The plan is use the smaller Cochrane shop for the day-to-day maintenance and repair of its own rolling stock – including rebuilding the coaches for the Polar Bear Express – while positioning the larger North Bay facilities to handle more outside work.
“The sky’s the limit in that shop,” said Moore, who forecasts an abundance of bid opportunities ahead as many transit authorities across Canada approach the 15 to 30-year window to start refurbishing their fleets. She anticipates the inroads they’ve made into the private sector will also bear fruit.
“The market is getting interesting right now because there are more players that require refurbishment.”
Even with the GO Regional Express Rail project calling for a switch from diesel-hauled bi-level trains to electric trains, Moore said “they have so much rolling stock that is not electrified, that is exactly in our wheelhouse, not only the passenger car side but the locomotive and wheel shop side, that there’s work there probably for the next 20 years.”
Moore said the Ontario Northland unions play a vital role in making the shops more competitive combined with some changes on the floor through ‘lean manufacturing’ processes.
“As soon as we can do some of these changes, I’m confident we can fill that shop.
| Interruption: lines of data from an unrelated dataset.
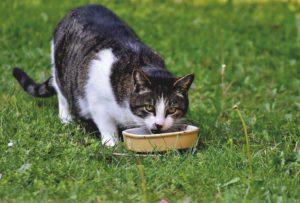 memberikan makan kucing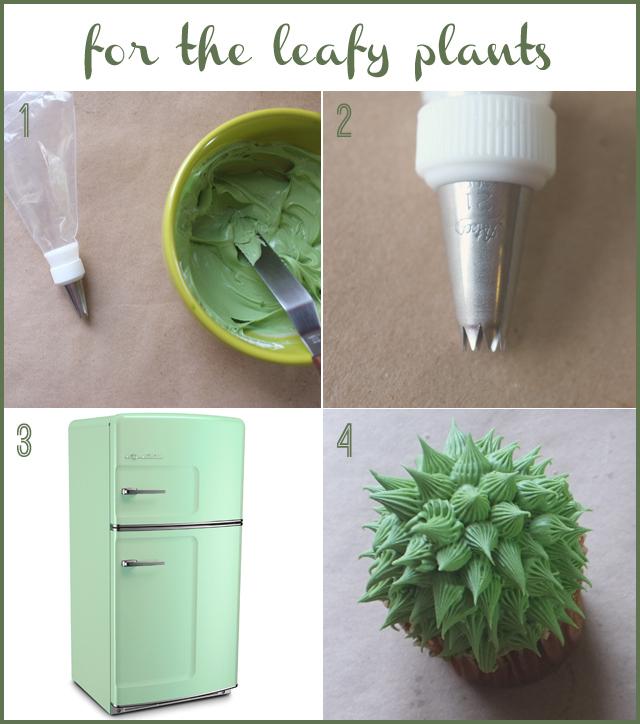 domácí kaktusy2
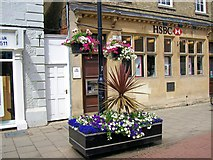 TF0920 : Floral displays at Bourne, Lincolnshire by Rex Needle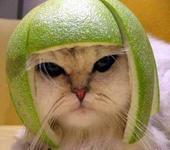 Нажмите на изображение для увеличения Название: cat_4474744.jpg Просмотров: 140 Размер:21.6 Кб ID:2100
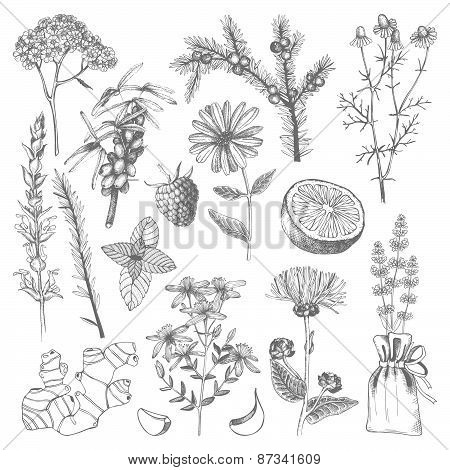 Herbs and spice set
It’s going to be a very good news story for North Bay.”
As efficiencies are achieved, she anticipates some workforce reductions at Ontario Northland from its current 770 employees to roughly 650; much of it achieved through attrition.
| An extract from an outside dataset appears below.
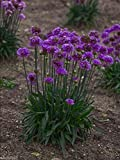 25 Armeria pseudarmeria (Ballerina Lilac Seeds) False Sea Thrift,Perennial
“People understand that we’re going to have to roll up our sleeves and some changes can be uncomfortable sometimes, but at end of the day the fact that we’re going to reinvigorate the agency so we can be here for another 110 years is really exciting to employees and certainly for me.”
Going forward, Moore said the rail shops must operate on a break-even basis along with its motor coach (bus) division.
However the rail services unit – both passenger and freight – will likely rely on continuing government support.
“The rail freight side is definitely cyclical with the mining and paper industry,” said Moore, mentioning Resolute Forest Product’s sudden decision to close its Iroquois Falls paper mill by December.
To drive more freight from wheels to rails, Moore said a concerted effort is needed to meet with northeastern customers to explain the value proposition of rail versus truck.
For other freight opportunities, Moore sides with the unions and some mining interests that there’s a future hauling Ring of Fire ore.
“Ontario Northland needs to play a role in that but we also have some work to do right now, and that is to make the agency efficient and able to support that type of customer in the coming years. It’s a ways off. We certainly are the transportation experts in northeastern Ontario.”